▼

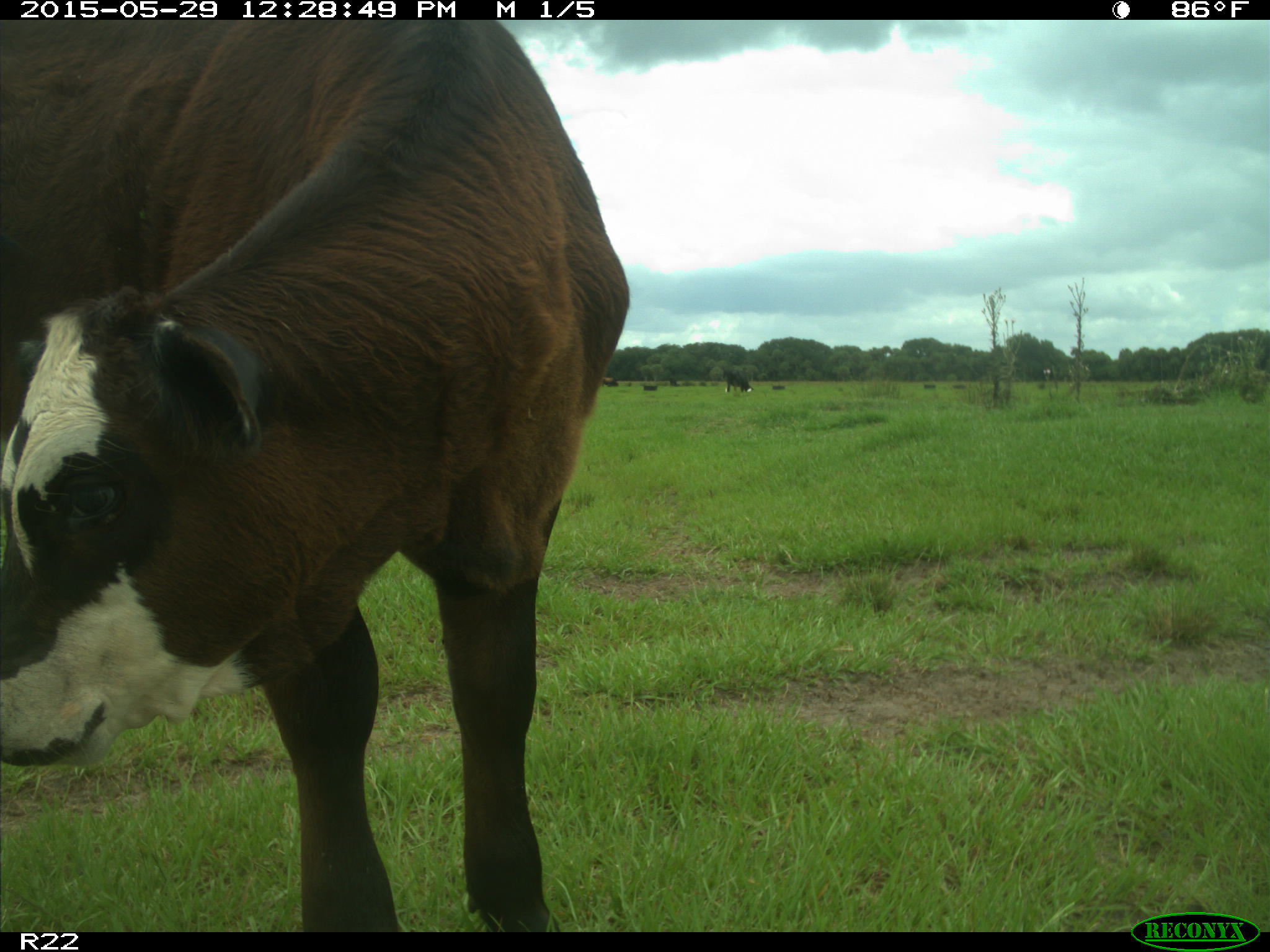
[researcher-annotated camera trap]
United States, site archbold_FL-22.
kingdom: Animalia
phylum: Chordata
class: Mammalia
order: Artiodactyla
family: Bovidae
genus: Bos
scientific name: Bos taurus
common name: domestic cow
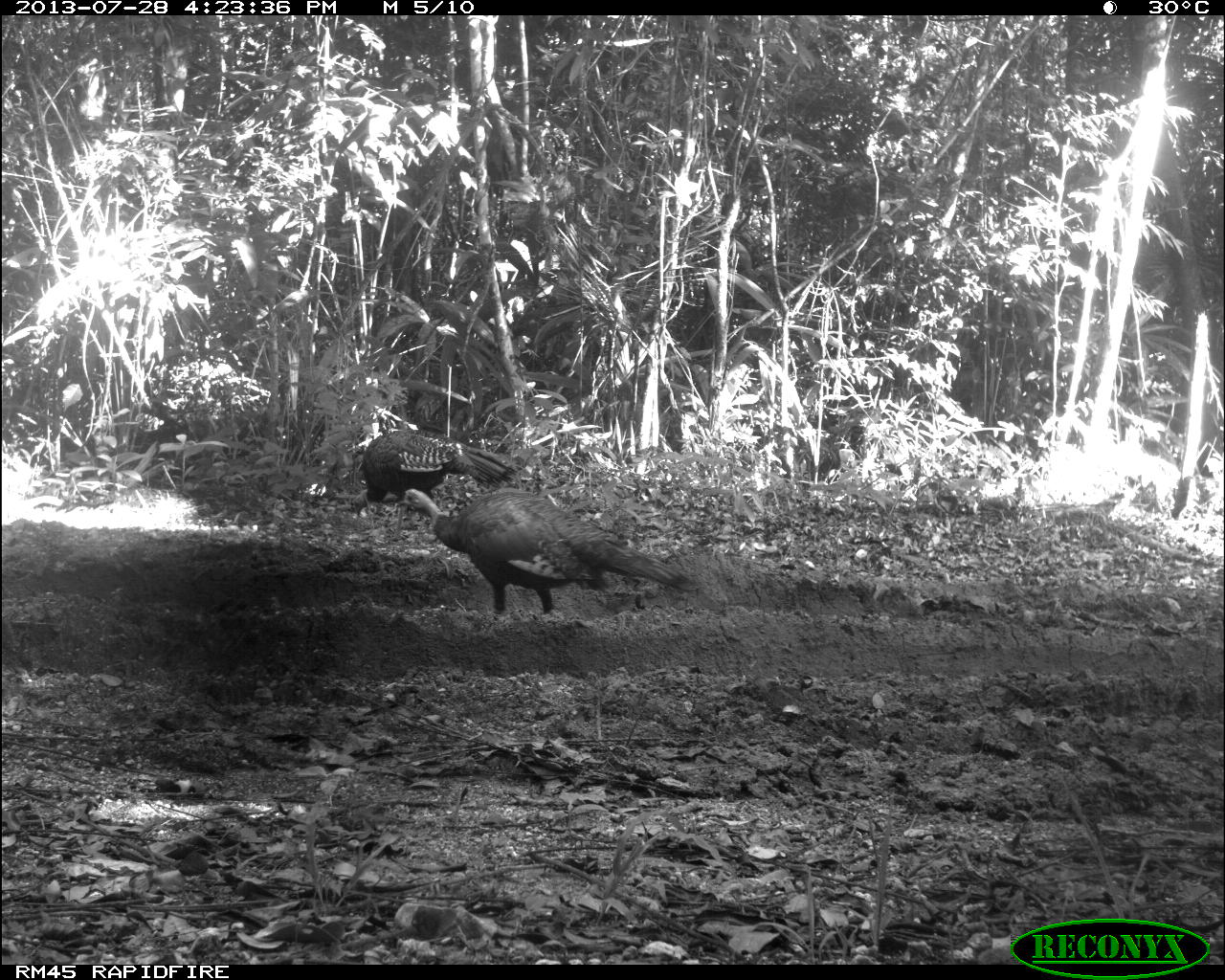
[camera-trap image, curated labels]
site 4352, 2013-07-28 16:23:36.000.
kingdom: Animalia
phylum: Chordata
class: Aves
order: Galliformes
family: Phasianidae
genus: Meleagris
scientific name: Meleagris ocellata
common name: ocellated turkey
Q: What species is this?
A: Meleagris ocellata (ocellated turkey).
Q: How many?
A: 3.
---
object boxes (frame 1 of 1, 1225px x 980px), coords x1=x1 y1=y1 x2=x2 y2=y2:
meleagris ocellata: x1=397 y1=487 x2=700 y2=614; x1=352 y1=432 x2=518 y2=516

▲

**Aim of the task:**
Every line above is to be reproduced verbatim, and the pictures are to be omitted.

**Answer to this problem:**
[researcher-annotated camera trap]
United States, site archbold_FL-22.
kingdom: Animalia
phylum: Chordata
class: Mammalia
order: Artiodactyla
family: Bovidae
genus: Bos
scientific name: Bos taurus
common name: domestic cow
[camera-trap image, curated labels]
site 4352, 2013-07-28 16:23:36.000.
kingdom: Animalia
phylum: Chordata
class: Aves
order: Galliformes
family: Phasianidae
genus: Meleagris
scientific name: Meleagris ocellata
common name: ocellated turkey
Q: What species is this?
A: Meleagris ocellata (ocellated turkey).
Q: How many?
A: 3.
---
object boxes (frame 1 of 1, 1225px x 980px), coords x1=x1 y1=y1 x2=x2 y2=y2:
meleagris ocellata: x1=397 y1=487 x2=700 y2=614; x1=352 y1=432 x2=518 y2=516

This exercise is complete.